A flying car backed by Google’s Larry Page? This conjures up a whole number of concepts and (sci-fi) wonders about automotive flights and the impact that this will have on consumers, businesses, customer experience and, well, our entire world as we know it.

Google co-founder and Alphabet CEO, Larry Page, believes this so strongly that he has backed the flying car startup, Kitty Hawk. The project has been veiled under secrecy until now; this video from Tech Insider shows the first view of the aircraft in action.

Air Vehicles
According to Wikipedia, a flying car is a type of personal air vehicle that provides door-to-door transportation by both road and air. The term “flying car” is often used to include roadable aircraft and hovercars.

Many prototypes have been built since the first years of the twentieth century, but no flying car has yet reached full production status. Besides Kitty Hawk, organisations such as AeroMobil, Urban Aeronautics and Terrafugia are currently testing prototypes. Terrafugia’s flying road vehicle, the TF-X, is a plug-in hybrid tilt-rotor vehicle that will be the first fully autonomous flying car. It will have a range of 800 km per flight and batteries are rechargeable by the engine. The first models will only come to market between 2021 and 2025.

Uber VTOL Taxis
Organisations such as Uber are envisioning flying taxi services with a fleet of lightweight, electric aircraft that take off and land vertically from pre-existing urban heliports and skyscraper rooftops.

A practical flying car, or taxi, would have to be capable of safely taking off, flying and landing throughout heavily populated urban environments. However, to date, no vertical takeoff and landing (VTOL) vehicle has ever demonstrated such capabilities. To produce such an aircraft would require a propulsion system that is quiet to avoid noise complaints and has non-exposed rotors so it could be flown safely in urban environments.

Customer Safety
Although statistically, commercial flying is much safer than driving, unlike commercial planes personal flying cars might not have as many safety checks and their pilots would not be as well trained. Humans already have problems with the aspect of driving in two dimensions (forward and backwards, side to side), adding in the up and down aspect would make “driving” – or flying as it would be – much more difficult. However, this challenge could be solved with self-flying and self-driving cars.

___

■ **SHORT PROBLEM 1**: List the section headings that appear in the flying car article.
■ **SHORT PROBLEM 2**: According to the flying car article, what range per flight will Terrafugia's TF-X have?
The lines that come next have no connection to the flying car article.

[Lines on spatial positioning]
___

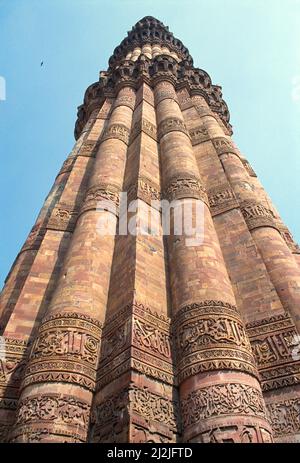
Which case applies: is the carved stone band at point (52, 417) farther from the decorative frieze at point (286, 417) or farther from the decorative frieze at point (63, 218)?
the decorative frieze at point (63, 218)

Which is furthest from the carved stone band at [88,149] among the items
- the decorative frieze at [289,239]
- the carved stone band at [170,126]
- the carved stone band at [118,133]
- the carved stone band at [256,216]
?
the decorative frieze at [289,239]

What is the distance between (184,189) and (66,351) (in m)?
4.35

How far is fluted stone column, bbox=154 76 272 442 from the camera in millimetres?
4070

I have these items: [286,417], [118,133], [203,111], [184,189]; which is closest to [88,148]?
[118,133]

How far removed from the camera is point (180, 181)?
847 centimetres

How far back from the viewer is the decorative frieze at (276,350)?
16.5ft

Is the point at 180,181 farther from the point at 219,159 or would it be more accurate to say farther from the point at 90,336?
the point at 90,336

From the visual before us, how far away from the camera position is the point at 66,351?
5.03 m

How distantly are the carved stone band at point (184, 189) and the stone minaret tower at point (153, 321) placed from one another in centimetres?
3

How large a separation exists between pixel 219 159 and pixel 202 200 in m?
3.12

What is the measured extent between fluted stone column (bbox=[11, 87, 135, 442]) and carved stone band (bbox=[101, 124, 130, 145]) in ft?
Result: 13.2

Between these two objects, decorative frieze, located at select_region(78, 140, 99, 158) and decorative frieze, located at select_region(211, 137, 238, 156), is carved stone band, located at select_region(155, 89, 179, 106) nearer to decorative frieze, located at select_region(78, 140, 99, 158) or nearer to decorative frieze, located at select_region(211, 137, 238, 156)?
decorative frieze, located at select_region(78, 140, 99, 158)

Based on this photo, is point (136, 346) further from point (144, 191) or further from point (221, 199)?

___

■ **ANSWER 1**:
Air Vehicles
Uber VTOL Taxis
Customer Safety

■ **ANSWER 2**: 800 km per flight.